[Stored data entries]
********************

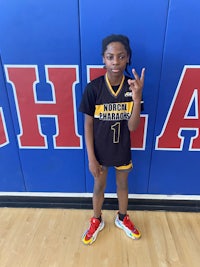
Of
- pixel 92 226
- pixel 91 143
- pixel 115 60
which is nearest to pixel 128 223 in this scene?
pixel 92 226

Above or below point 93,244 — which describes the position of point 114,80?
above

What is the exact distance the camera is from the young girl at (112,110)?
3.03 ft

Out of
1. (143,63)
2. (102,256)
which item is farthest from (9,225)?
(143,63)

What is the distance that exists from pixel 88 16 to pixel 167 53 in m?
0.40

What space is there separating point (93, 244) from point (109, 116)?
2.35 ft

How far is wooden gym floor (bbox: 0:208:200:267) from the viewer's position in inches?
47.1

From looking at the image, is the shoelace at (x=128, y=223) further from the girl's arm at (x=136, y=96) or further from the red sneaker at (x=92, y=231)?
the girl's arm at (x=136, y=96)

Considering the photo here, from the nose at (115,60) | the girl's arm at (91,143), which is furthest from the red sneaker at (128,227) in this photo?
the nose at (115,60)

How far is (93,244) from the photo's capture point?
1.28 meters

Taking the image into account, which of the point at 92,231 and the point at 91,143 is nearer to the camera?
the point at 91,143

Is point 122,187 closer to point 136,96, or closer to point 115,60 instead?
point 136,96

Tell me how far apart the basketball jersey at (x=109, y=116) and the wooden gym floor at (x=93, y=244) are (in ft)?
1.56

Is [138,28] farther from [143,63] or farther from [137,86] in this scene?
[137,86]

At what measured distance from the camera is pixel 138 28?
3.44 feet
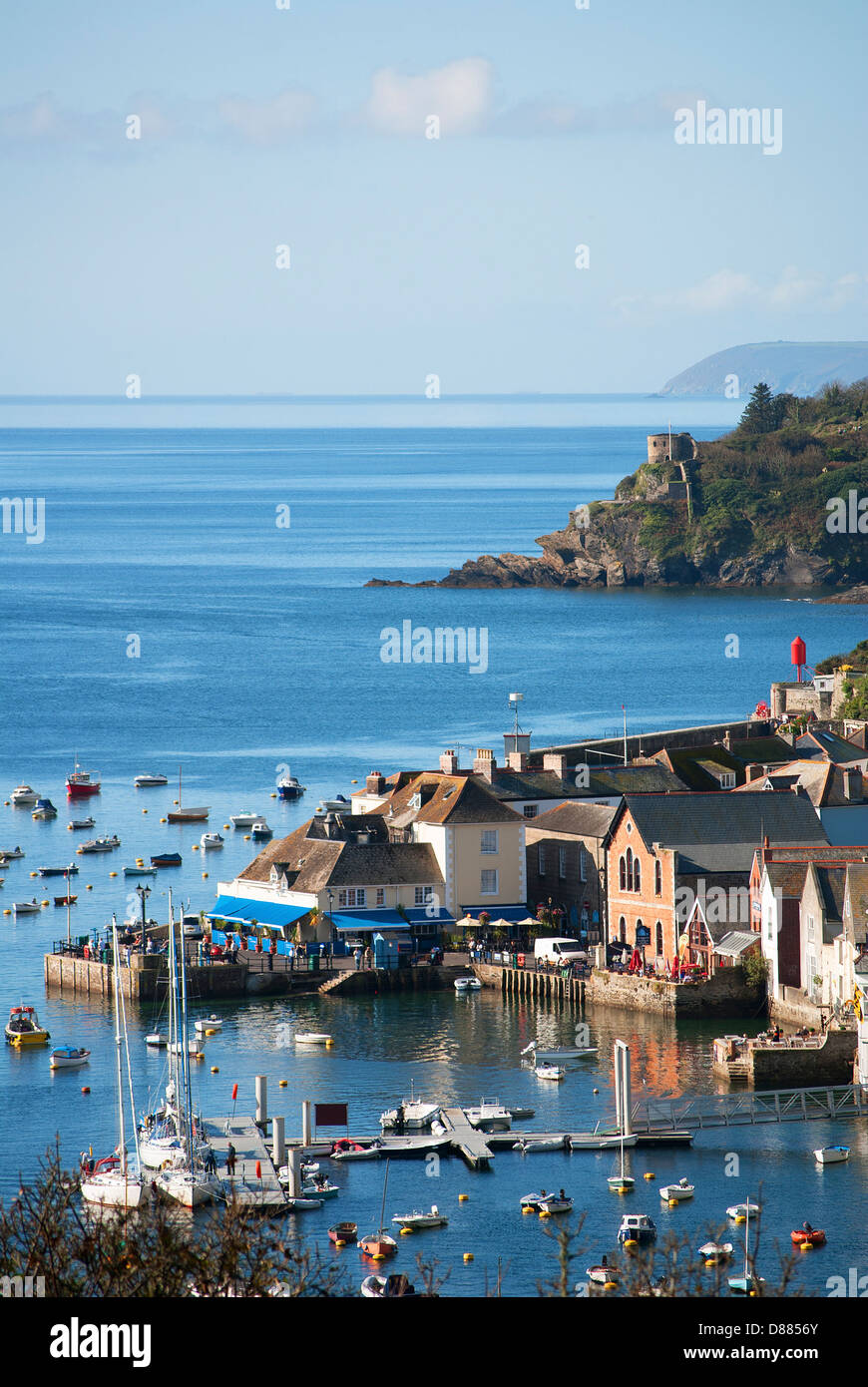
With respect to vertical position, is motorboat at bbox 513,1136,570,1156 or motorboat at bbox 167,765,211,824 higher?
motorboat at bbox 167,765,211,824

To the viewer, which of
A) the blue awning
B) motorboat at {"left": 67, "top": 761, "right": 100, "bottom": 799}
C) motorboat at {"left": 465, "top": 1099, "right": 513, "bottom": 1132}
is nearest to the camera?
motorboat at {"left": 465, "top": 1099, "right": 513, "bottom": 1132}

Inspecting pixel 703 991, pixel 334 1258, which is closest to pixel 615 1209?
pixel 334 1258

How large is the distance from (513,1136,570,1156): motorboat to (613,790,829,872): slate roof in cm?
1743

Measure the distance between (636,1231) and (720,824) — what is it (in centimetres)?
2673

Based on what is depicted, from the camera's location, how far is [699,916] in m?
62.5

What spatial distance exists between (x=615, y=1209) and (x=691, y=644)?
14506 centimetres

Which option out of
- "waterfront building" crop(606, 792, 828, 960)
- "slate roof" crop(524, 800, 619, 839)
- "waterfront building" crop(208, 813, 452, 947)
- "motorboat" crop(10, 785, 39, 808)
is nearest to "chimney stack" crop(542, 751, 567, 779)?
"slate roof" crop(524, 800, 619, 839)

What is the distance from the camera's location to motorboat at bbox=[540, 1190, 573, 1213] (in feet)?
138

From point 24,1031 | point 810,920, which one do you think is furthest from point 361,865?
point 810,920

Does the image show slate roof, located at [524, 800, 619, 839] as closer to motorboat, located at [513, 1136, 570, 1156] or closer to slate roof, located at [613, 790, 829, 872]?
slate roof, located at [613, 790, 829, 872]

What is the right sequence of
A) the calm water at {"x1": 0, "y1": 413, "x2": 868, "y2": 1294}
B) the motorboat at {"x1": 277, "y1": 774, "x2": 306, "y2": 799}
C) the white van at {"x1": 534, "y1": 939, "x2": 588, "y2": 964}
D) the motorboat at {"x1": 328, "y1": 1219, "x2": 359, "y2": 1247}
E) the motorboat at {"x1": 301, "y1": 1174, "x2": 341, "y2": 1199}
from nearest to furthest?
1. the motorboat at {"x1": 328, "y1": 1219, "x2": 359, "y2": 1247}
2. the motorboat at {"x1": 301, "y1": 1174, "x2": 341, "y2": 1199}
3. the calm water at {"x1": 0, "y1": 413, "x2": 868, "y2": 1294}
4. the white van at {"x1": 534, "y1": 939, "x2": 588, "y2": 964}
5. the motorboat at {"x1": 277, "y1": 774, "x2": 306, "y2": 799}

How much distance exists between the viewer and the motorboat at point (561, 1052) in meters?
55.9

********************

Please return, unchanged and in full, the lines of data from the line containing "Based on what" through the last line of the data.

Based on what is depicted, from the camera's location, how far is [699,916] in m?
62.5

What spatial distance exists between (x=615, y=1209) and (x=691, y=644)?
14506 centimetres

Which option out of
- "waterfront building" crop(606, 792, 828, 960)
- "slate roof" crop(524, 800, 619, 839)
- "waterfront building" crop(208, 813, 452, 947)
- "motorboat" crop(10, 785, 39, 808)
is nearest to "chimney stack" crop(542, 751, 567, 779)?
"slate roof" crop(524, 800, 619, 839)

What is the distance from the camera's location to motorboat at bbox=[540, 1190, 573, 1213] (in feet)?
138

From point 24,1031 | point 810,920, which one do you think is furthest from point 361,865?
point 810,920

Does the image show slate roof, located at [524, 800, 619, 839] as closer to motorboat, located at [513, 1136, 570, 1156] or closer to slate roof, located at [613, 790, 829, 872]?
slate roof, located at [613, 790, 829, 872]

What is the right sequence of
A) the calm water at {"x1": 0, "y1": 413, "x2": 868, "y2": 1294}
B) the motorboat at {"x1": 277, "y1": 774, "x2": 306, "y2": 799}
C) the white van at {"x1": 534, "y1": 939, "x2": 588, "y2": 964}
D) the motorboat at {"x1": 328, "y1": 1219, "x2": 359, "y2": 1247}
E) the motorboat at {"x1": 301, "y1": 1174, "x2": 341, "y2": 1199}
from nearest to furthest?
1. the motorboat at {"x1": 328, "y1": 1219, "x2": 359, "y2": 1247}
2. the motorboat at {"x1": 301, "y1": 1174, "x2": 341, "y2": 1199}
3. the calm water at {"x1": 0, "y1": 413, "x2": 868, "y2": 1294}
4. the white van at {"x1": 534, "y1": 939, "x2": 588, "y2": 964}
5. the motorboat at {"x1": 277, "y1": 774, "x2": 306, "y2": 799}

How much distance exists between the viewer and the motorboat at point (561, 1052) in meters?
55.9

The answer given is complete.